As the number of acquisitions and management buy-outs appears to be on the rise in the UK, Evette Orams, Managing Director of Hilton-Baird Financial Solutions, explores the reasons behind an interesting shift in the financial composition of those deals.
News that the UK boasted the fastest growing economy of all the G7 countries in both 2013 and 2014 has served to confirm the strides that the nation has taken since the depths of the global downturn.
Even if an element of caution does still remain, confidence continues to creep back into the markets as businesses increasingly realign their goals from survival to growth. While the approach of different businesses to secure this expansion might vary according to their size, it is becoming evident that many are opting for an aggressive growth strategy.

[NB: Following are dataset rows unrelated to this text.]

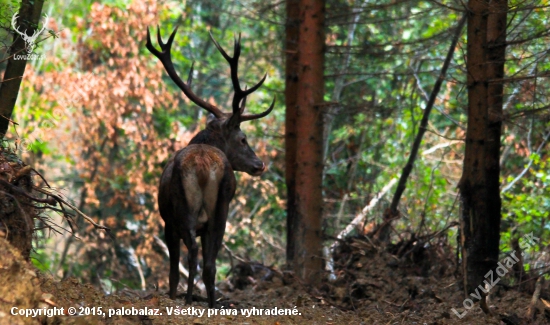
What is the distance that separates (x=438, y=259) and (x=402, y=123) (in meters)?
7.11

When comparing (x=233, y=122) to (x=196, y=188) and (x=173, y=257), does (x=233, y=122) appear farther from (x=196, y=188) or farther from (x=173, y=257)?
(x=173, y=257)

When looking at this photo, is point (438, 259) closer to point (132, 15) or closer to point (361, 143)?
point (361, 143)

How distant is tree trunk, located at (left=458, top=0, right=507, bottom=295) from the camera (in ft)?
26.0

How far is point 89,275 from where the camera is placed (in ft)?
61.7

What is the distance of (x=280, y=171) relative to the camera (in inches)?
786

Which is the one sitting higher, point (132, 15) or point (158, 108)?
point (132, 15)

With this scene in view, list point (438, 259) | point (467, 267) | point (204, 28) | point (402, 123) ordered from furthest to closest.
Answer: point (204, 28)
point (402, 123)
point (438, 259)
point (467, 267)

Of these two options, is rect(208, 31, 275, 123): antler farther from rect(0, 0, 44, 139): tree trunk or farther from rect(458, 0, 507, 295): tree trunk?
rect(458, 0, 507, 295): tree trunk

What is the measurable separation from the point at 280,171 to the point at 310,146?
10.1 metres

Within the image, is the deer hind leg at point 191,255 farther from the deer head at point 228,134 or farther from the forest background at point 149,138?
the forest background at point 149,138

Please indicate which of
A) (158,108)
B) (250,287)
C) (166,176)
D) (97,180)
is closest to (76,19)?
(158,108)

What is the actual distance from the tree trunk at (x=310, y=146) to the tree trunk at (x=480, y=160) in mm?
2401

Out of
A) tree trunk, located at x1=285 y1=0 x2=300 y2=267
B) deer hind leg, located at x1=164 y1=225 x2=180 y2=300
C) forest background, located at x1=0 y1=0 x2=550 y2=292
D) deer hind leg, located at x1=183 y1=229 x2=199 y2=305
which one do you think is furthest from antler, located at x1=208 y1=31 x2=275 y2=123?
forest background, located at x1=0 y1=0 x2=550 y2=292

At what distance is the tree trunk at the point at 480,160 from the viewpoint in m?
7.91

One thing I’ve noticed of late is a growing number of acquisitions, management buy-outs (MBOs) and buy-ins (MBIs) taking place. This is to be expected in a recovery to a degree, as the healthiest companies make the most of the opportunities that present themselves. Yet the interesting part is the make-up of those deals, or rather the methods of funding that are being used to facilitate the transactions.

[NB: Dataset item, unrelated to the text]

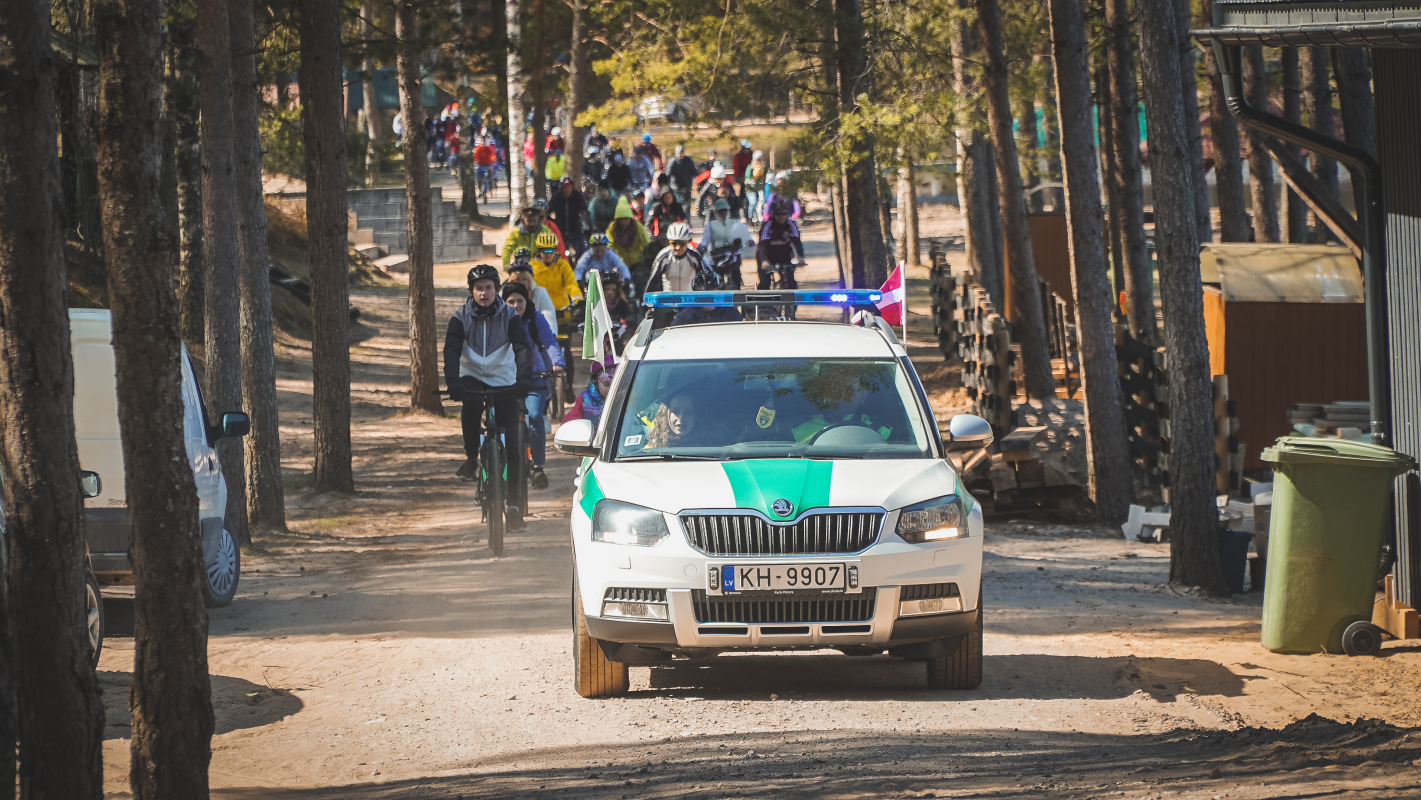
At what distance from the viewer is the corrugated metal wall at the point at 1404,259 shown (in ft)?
29.2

Where the MBO/MBI space was once dominated by equity-backed investments, it would appear that asset based lenders are now having an even bigger involvement as businesses look to make the most of their assets.
So what are the reasons behind this shift, and will it continue?

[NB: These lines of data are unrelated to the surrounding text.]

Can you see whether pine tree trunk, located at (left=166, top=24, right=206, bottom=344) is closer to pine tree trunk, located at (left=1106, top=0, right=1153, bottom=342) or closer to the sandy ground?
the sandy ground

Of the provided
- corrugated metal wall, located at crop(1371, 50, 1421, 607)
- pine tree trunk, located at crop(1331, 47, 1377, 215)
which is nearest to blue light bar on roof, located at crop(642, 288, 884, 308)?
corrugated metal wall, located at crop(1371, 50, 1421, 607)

Equity finance clearly carries a number of benefits to businesses seeking growth capital. There’s much more to it than simply the funding element; the expertise and support of the investor, together with their ‘contact book’, can make a huge difference to the business’s growth potential. The sticking point has always been the need to cede equity.
Arguably, however, there just hasn’t been a viable alternative available to businesses when it comes to raising the finance to complete an acquisition, MBO or MBI.
Due to the sums of money required, it is rare for growing companies to be able to rely on their existing cash flow to fund the transaction without jeopardising their immediate financial health. Traditional debt finance, meanwhile, can be a costly and risky option, though the banks’ adoption of a more cautious stance in the wake of the financial crisis has made the likes of loans and overdrafts difficult to secure anyway.
What many have realised is that the strength of their existing business is in fact their biggest asset when it comes to raising finance.
The UK’s mid-market businesses are performing very strongly. Together they employ nearly 10 million members of staff and turn over a collective £1.5 trillion every year. This means that they are typically asset-rich with a great amount of cash therefore tied up in a wide range of assets, cash that’s becoming far simpler to access as the asset based finance sector continues to evolve.
Asset based finance has undergone a significant transformation in the UK in recent years. Although it too contracted sharply as the global downturn struck, it has come back fighting and played a key role in fuelling the economic recovery.
According to the Asset Based Finance Association (ABFA), advances made to British businesses between April and June 2015 against the value of assets including debtors, stock, property, plant and machinery reached £19.3 billion. This is 32 per cent higher than the £14.6 billion that was advanced during the corresponding quarter five years earlier, in 2010.
There are a number of well-documented reasons for this dramatic increase. The decline in bank lending is of course one, which has also led to the alternative finance market expanding at breakneck speed (peer-to-peer lending and crowdfunding reportedly grew by 160 per cent in 2014 alone to provide £1.2 billion of funding).
Similarly, the introduction of the ABFA’s Code of Conduct has arguably helped to enhance the sector’s image, giving clients fresh confidence in the lenders and reassurances that any discrepancies or disputes can be resolved with the help of the trade association.
Yet a more overlooked reason is the sheer suitability of asset based finance in the current climate. Whether a business is struggling to maintain a steady cash flow or requires additional funding to capitalise on expansion opportunities, the features of this form of funding make it an extremely useful solution – particularly in times of economic recovery.
Crucially, this is what has appealed to so many larger companies who are looking to finance their growth plans.
A viable alternative
The statistics back this up. In Q2 2010, only 14.9 per cent of the asset based finance industry’s clients had an annual turnover of more than £5 million, according to the ABFA’s quarterly statistics. Fast forward five years, however, and this figure has risen steadily to 19.2 per cent as the profile of the sector has shifted.
Further still, comparing the data over the past five years reveals a notable change in the assets being funded. While advances against stock has risen by 160 per cent, for instance, funding against plant and machinery has increased by 327 per cent. Those assets alone now account for 6.1 per cent of overall asset based lending, up from 2.8 per cent in 2010.
While equity finance of course still has a place in acquisition and MBO/MBI transactions, it would appear as though, for the first time in a long time, businesses are being presented with a real alternative to ceding equity when looking to expand.
The challenge now is for the market to sustain its evolution, thriving on the success stories that are coming out of it. If it can, the MBO/MBI landscape will be just as different in another five years from now.